Depuis les petits tribunaux de province jusqu’à la Cour suprême de la capitale Abuja, les rouages de la justice tournent au ralenti au Nigeria et paralysent dans leur lenteur la guerre contre le cancer du pays: la corruption.
« La patience est la réponse à tout », dit-on souvent au Nigeria. Elle est sans aucun doute une fatalité lorsque les affaires sont ajournées à l’infini pour défaut de document, de fonctionnaire, de témoin ou même d’accusé.

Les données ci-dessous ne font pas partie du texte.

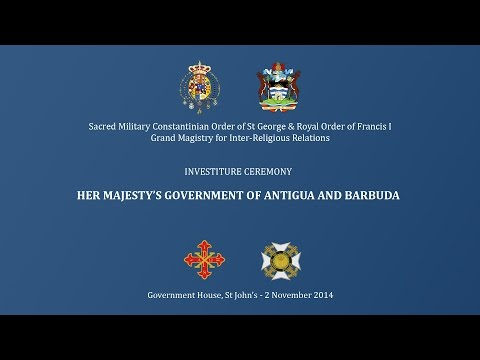 Constantinian Order 2014 - Investiture of Government of Antigua & Barbuda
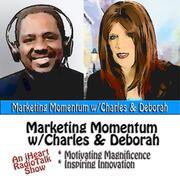 Marketing Momentum w/ Charles & Deborah
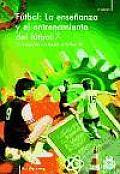 Ensenanza y Entrenamiento del Futbol 7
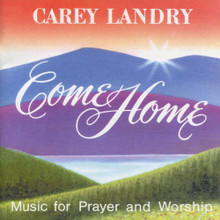COME HOME by Carey Landry
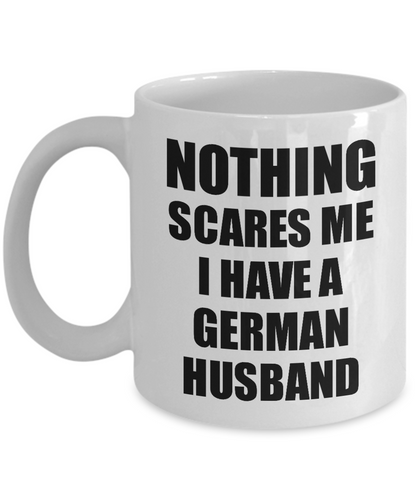 German Husband Mug Funny Valentine Gift For Wife My Spouse Wifey Her Germany Hubby Gag Nothing Scares Me Coffee Tea Cup-Coffee Mug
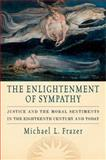 The Enlightenment of Sympathy : Justice and the Moral Sentiments in the Eighteenth Century and Today, Frazer, Michael L., 0199920230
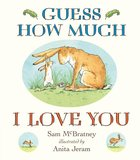 Guess How Much I Love You : Padded Board Book Edition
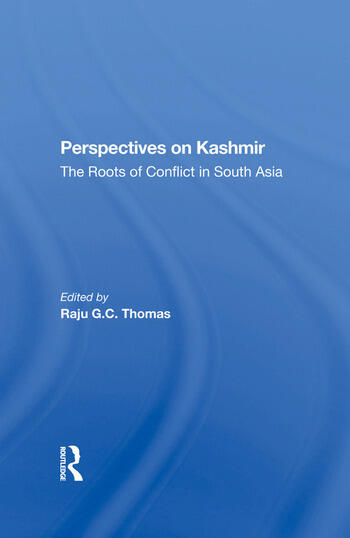 Perspectives On Kashmir The Roots Of Conflict In South Asia book cover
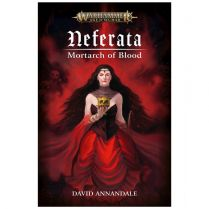 Neferata. Mortarch of Blood (Hardback)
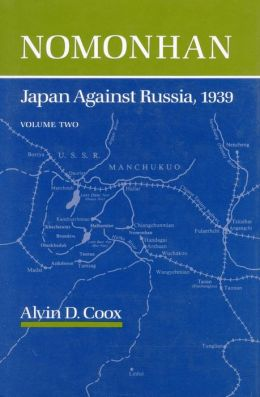 Nomonhan: Japan Against Russia, 1939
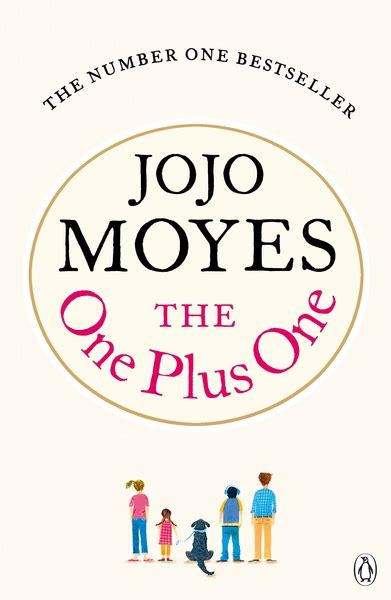 Jojo Moyes The One Plus One september book of the month the one plus one by jojo moyes read and join jojo for webchat on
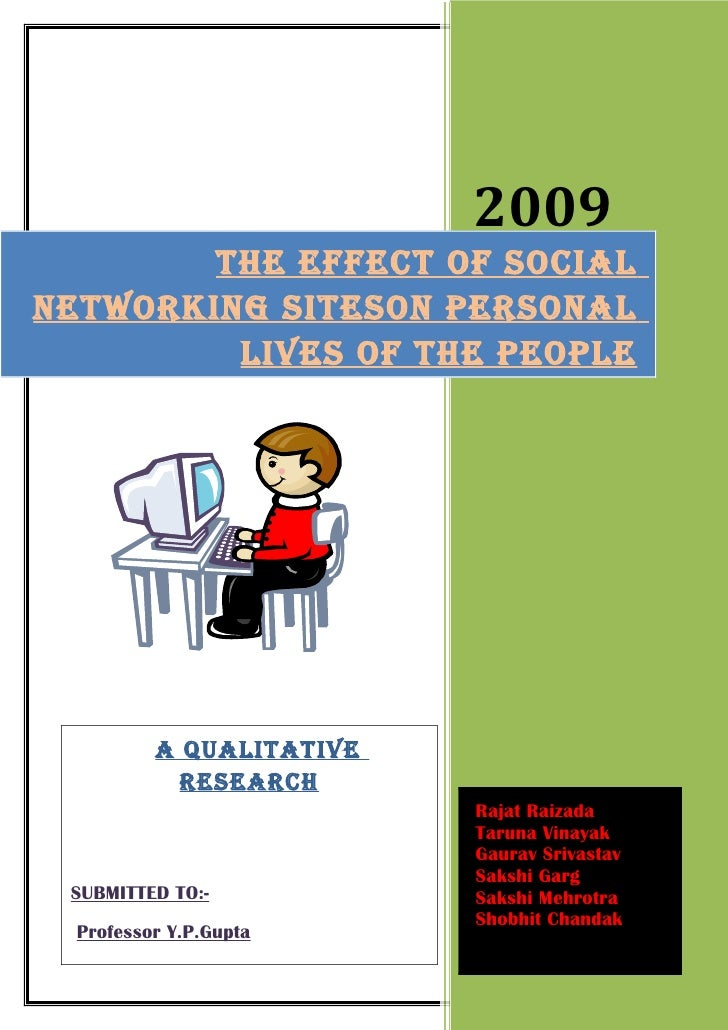 2009        THE EFFECT OF SOCIALNETWORKING SITESON PERSONAL         LIVES OF THE PEOPLE          A QUALITATIVE            ...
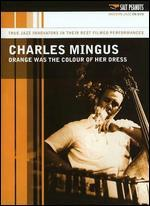 Charles Mingus: Orange Was the Colour of Her Dress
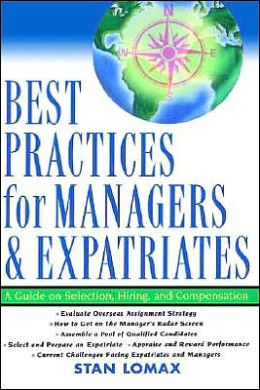 Best Practices for Managers and Expatriates: A Guide on Selection, Hiring, and Compensation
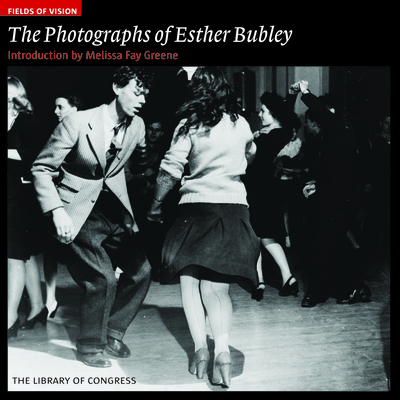 Fields of Vision: The Photographs of Esther Bubley: The Library of Congress - Bubley, Esther, and Pastan, Amy (Editor), and Greene, Melissa Fay (Introduction by)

Les ouvertures de procès pourraient ressembler au scénario monotone du film « Un Jour sans fin ». Ce système judiciaire dysfonctionnel n’est pas nouveau. Mais il devient particulièrement problématique alors que les prochaines élections de 2019 se rapprochent.
Le chef du pouvoir judiciaire nigérian, Walter Onnoghen, a révélé récemment que 1.124 affaires de corruption étaient actuellement jugées devant les tribunaux du pays. Pour certains, c’est le signe que le président Muhammadu Buhari applique sa principale promesse de campagne en sévissant avec fermeté contre ce « cancer » qui gangrène l’économie et l’administration du géant pétrolier.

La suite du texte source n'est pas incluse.